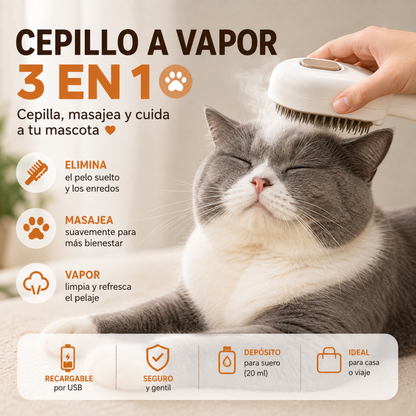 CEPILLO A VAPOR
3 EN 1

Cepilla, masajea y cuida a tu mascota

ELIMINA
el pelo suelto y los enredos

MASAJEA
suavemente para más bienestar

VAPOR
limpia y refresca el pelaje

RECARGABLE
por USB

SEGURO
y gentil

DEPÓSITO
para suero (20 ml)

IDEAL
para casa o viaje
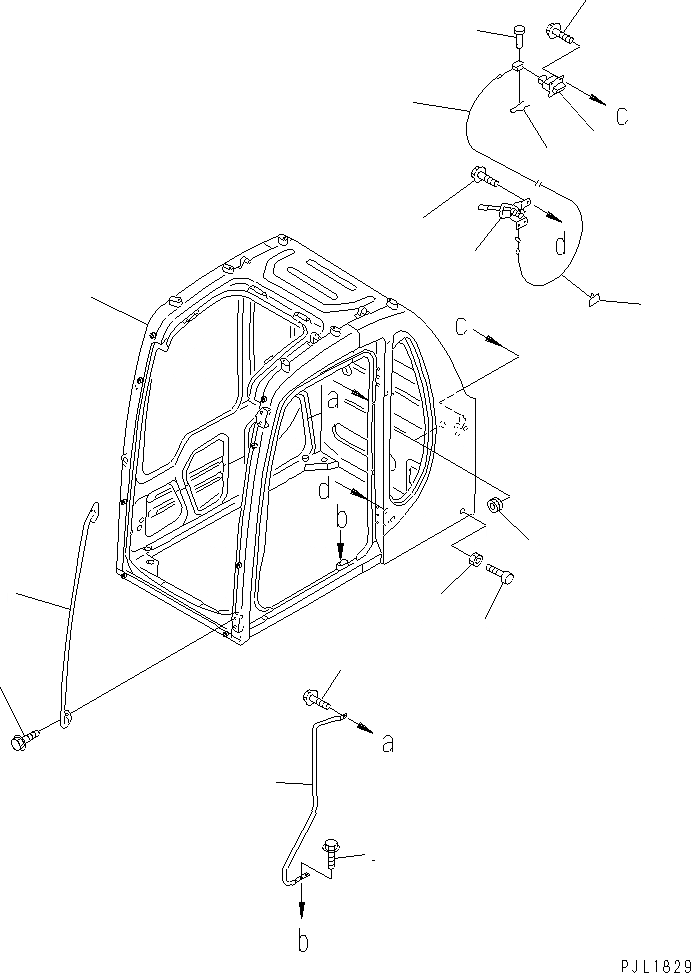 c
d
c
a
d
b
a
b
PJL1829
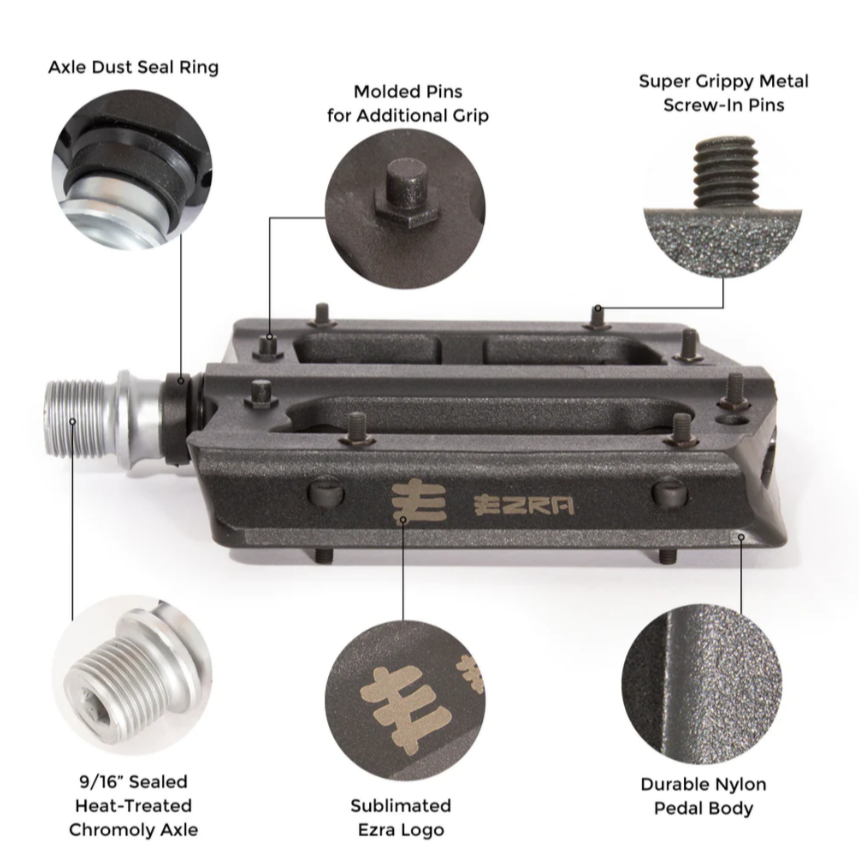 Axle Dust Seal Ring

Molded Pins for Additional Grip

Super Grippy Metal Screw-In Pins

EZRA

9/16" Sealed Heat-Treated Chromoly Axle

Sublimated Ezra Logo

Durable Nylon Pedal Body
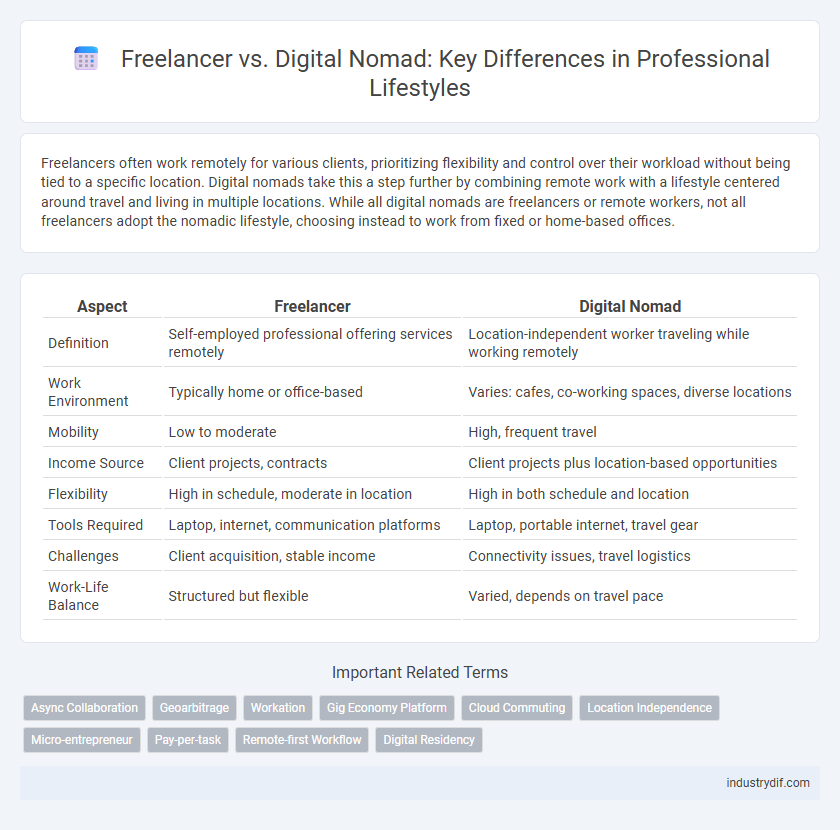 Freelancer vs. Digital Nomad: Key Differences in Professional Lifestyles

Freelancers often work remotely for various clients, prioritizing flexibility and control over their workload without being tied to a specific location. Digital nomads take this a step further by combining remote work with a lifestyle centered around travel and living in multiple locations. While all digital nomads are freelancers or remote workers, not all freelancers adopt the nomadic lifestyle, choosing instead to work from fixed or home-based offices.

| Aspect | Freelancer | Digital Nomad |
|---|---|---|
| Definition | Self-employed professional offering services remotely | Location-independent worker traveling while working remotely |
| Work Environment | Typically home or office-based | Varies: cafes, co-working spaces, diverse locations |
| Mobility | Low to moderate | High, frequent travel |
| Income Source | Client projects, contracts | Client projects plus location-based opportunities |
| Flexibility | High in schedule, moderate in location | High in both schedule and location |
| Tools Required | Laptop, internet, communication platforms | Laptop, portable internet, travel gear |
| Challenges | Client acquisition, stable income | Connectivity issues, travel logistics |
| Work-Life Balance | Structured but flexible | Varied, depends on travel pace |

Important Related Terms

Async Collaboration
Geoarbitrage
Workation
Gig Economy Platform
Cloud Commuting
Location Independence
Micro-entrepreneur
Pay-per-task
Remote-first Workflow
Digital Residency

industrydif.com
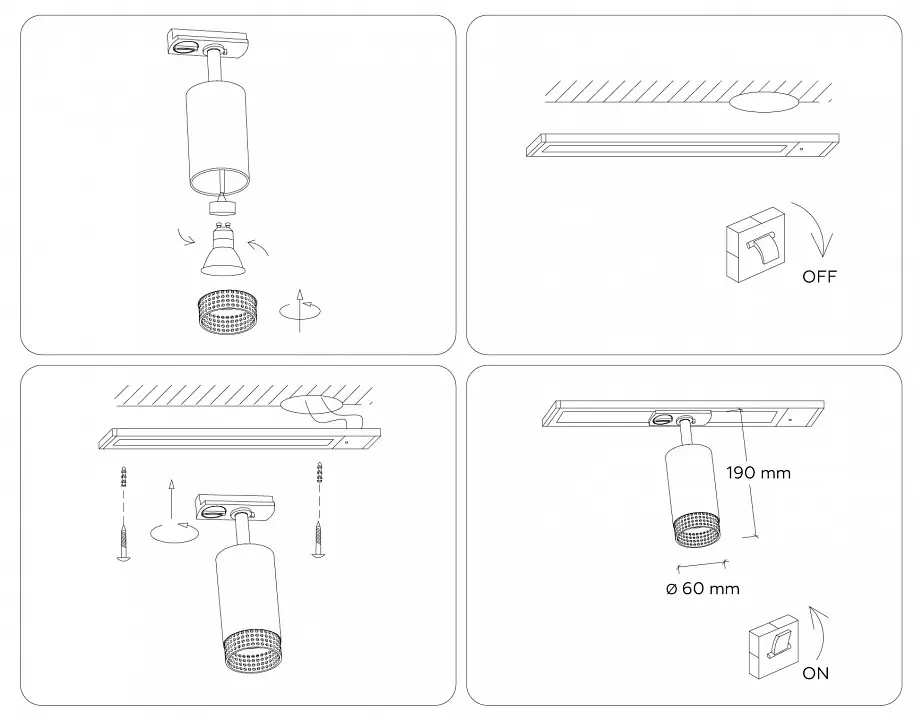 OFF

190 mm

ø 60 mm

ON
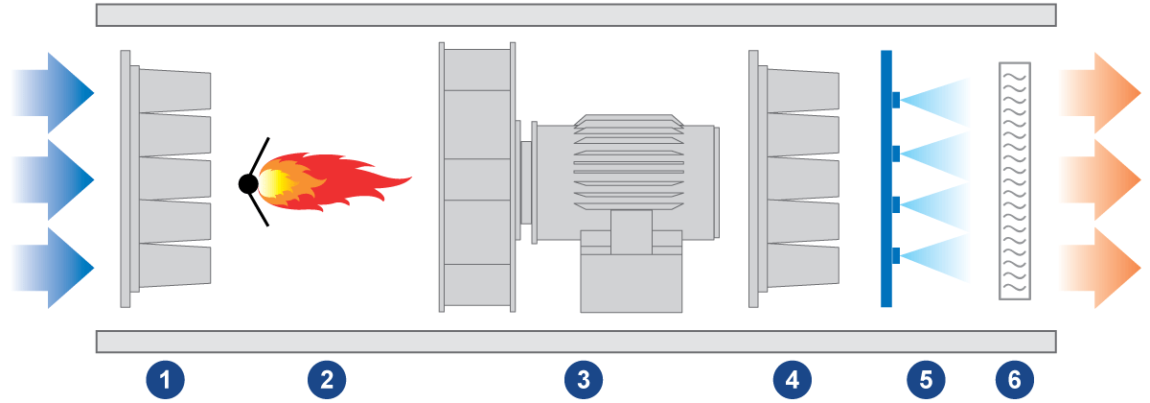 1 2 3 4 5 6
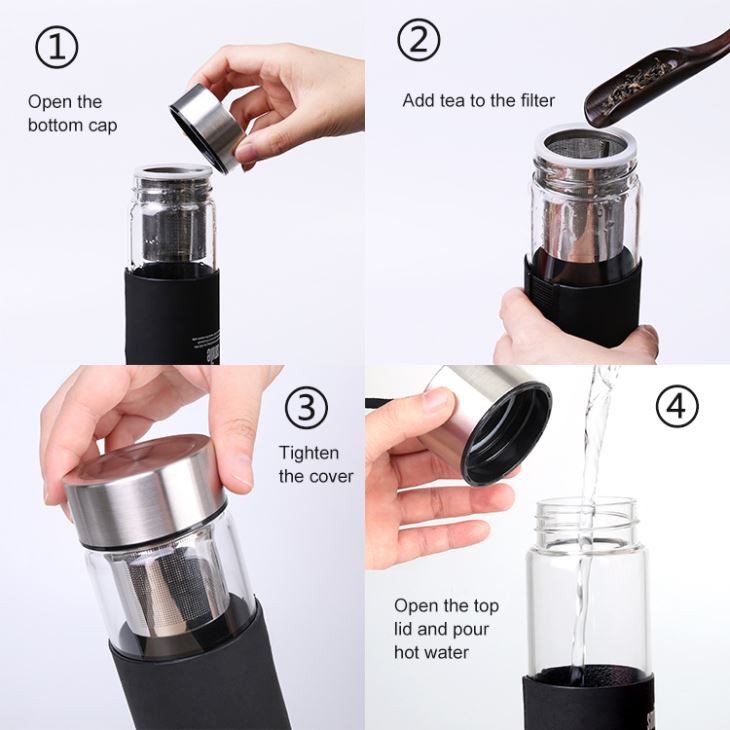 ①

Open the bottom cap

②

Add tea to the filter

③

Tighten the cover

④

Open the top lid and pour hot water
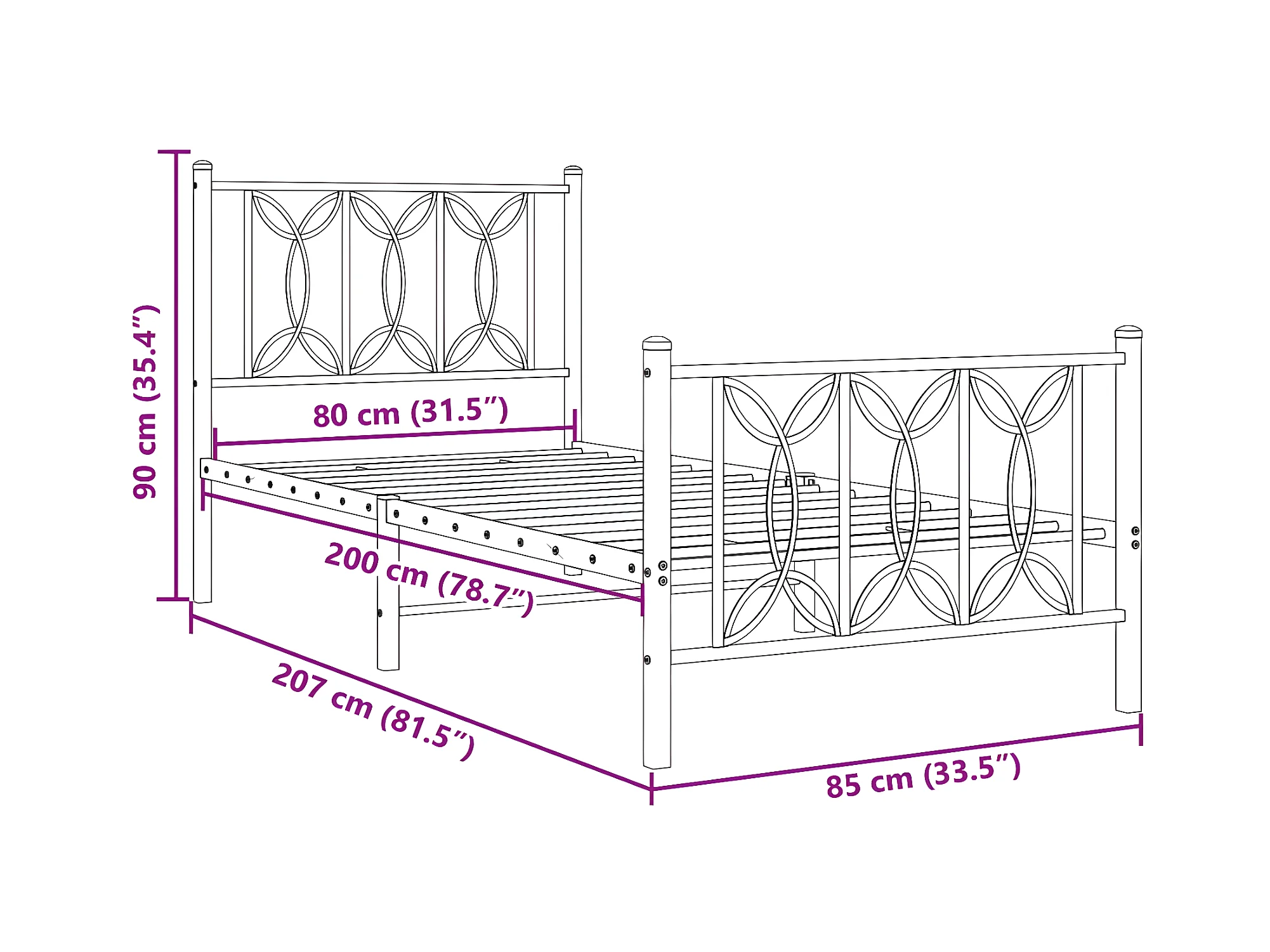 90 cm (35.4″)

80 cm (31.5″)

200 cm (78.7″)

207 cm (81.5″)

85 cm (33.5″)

- _Exercise prompt_
None of the pictures should be kept; reproduce all the remaining material exactly.

- _Result below_
 CEPILLO A VAPOR
3 EN 1

Cepilla, masajea y cuida a tu mascota

ELIMINA
el pelo suelto y los enredos

MASAJEA
suavemente para más bienestar

VAPOR
limpia y refresca el pelaje

RECARGABLE
por USB

SEGURO
y gentil

DEPÓSITO
para suero (20 ml)

IDEAL
para casa o viaje
 c
d
c
a
d
b
a
b
PJL1829
 Axle Dust Seal Ring

Molded Pins for Additional Grip

Super Grippy Metal Screw-In Pins

EZRA

9/16" Sealed Heat-Treated Chromoly Axle

Sublimated Ezra Logo

Durable Nylon Pedal Body
 Freelancer vs. Digital Nomad: Key Differences in Professional Lifestyles

Freelancers often work remotely for various clients, prioritizing flexibility and control over their workload without being tied to a specific location. Digital nomads take this a step further by combining remote work with a lifestyle centered around travel and living in multiple locations. While all digital nomads are freelancers or remote workers, not all freelancers adopt the nomadic lifestyle, choosing instead to work from fixed or home-based offices.

| Aspect | Freelancer | Digital Nomad |
|---|---|---|
| Definition | Self-employed professional offering services remotely | Location-independent worker traveling while working remotely |
| Work Environment | Typically home or office-based | Varies: cafes, co-working spaces, diverse locations |
| Mobility | Low to moderate | High, frequent travel |
| Income Source | Client projects, contracts | Client projects plus location-based opportunities |
| Flexibility | High in schedule, moderate in location | High in both schedule and location |
| Tools Required | Laptop, internet, communication platforms | Laptop, portable internet, travel gear |
| Challenges | Client acquisition, stable income | Connectivity issues, travel logistics |
| Work-Life Balance | Structured but flexible | Varied, depends on travel pace |

Important Related Terms

Async Collaboration
Geoarbitrage
Workation
Gig Economy Platform
Cloud Commuting
Location Independence
Micro-entrepreneur
Pay-per-task
Remote-first Workflow
Digital Residency

industrydif.com
 OFF

190 mm

ø 60 mm

ON
 1 2 3 4 5 6
 ①

Open the bottom cap

②

Add tea to the filter

③

Tighten the cover

④

Open the top lid and pour hot water
 90 cm (35.4″)

80 cm (31.5″)

200 cm (78.7″)

207 cm (81.5″)

85 cm (33.5″)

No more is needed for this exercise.